▸ Information given:
▬▬▬▬▬▬

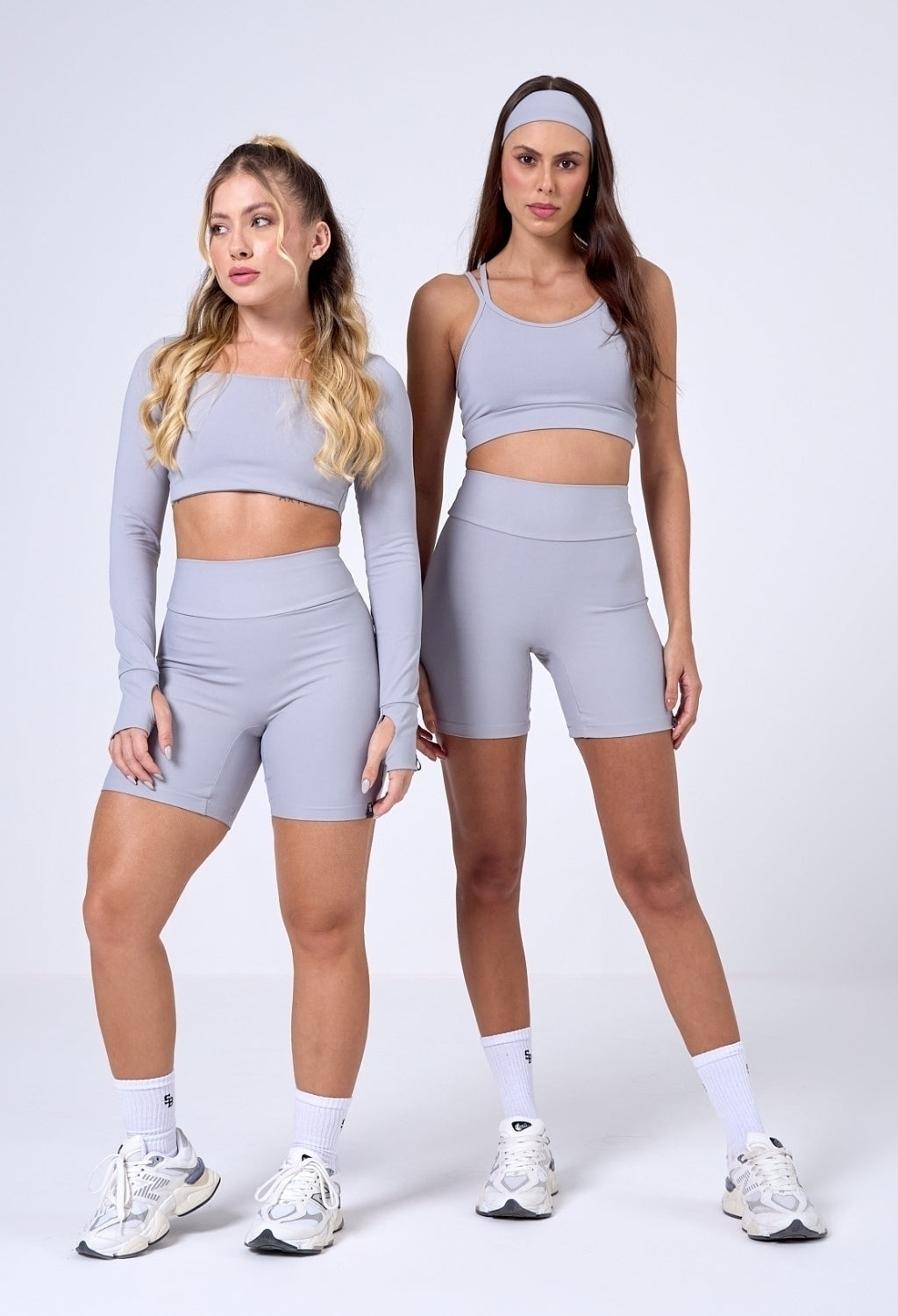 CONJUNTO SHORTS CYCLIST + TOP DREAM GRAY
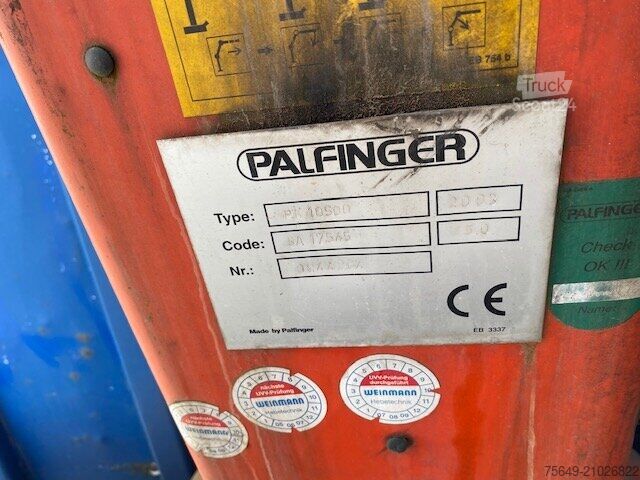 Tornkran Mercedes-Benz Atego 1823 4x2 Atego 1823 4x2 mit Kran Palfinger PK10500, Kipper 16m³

▬▬▬▬▬▬

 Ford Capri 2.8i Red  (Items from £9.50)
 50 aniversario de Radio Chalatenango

▬▬▬▬▬▬

Go to the line above holding "CONJUNTO SHORTS CYCLIST + TOP DREAM GRAY", then copy exactly each line down to and including the one holding "Tornkran Mercedes-Benz Atego", leaving pictures out.

 CONJUNTO SHORTS CYCLIST + TOP DREAM GRAY
 Tornkran Mercedes-Benz Atego 1823 4x2 Atego 1823 4x2 mit Kran Palfinger PK10500, Kipper 16m³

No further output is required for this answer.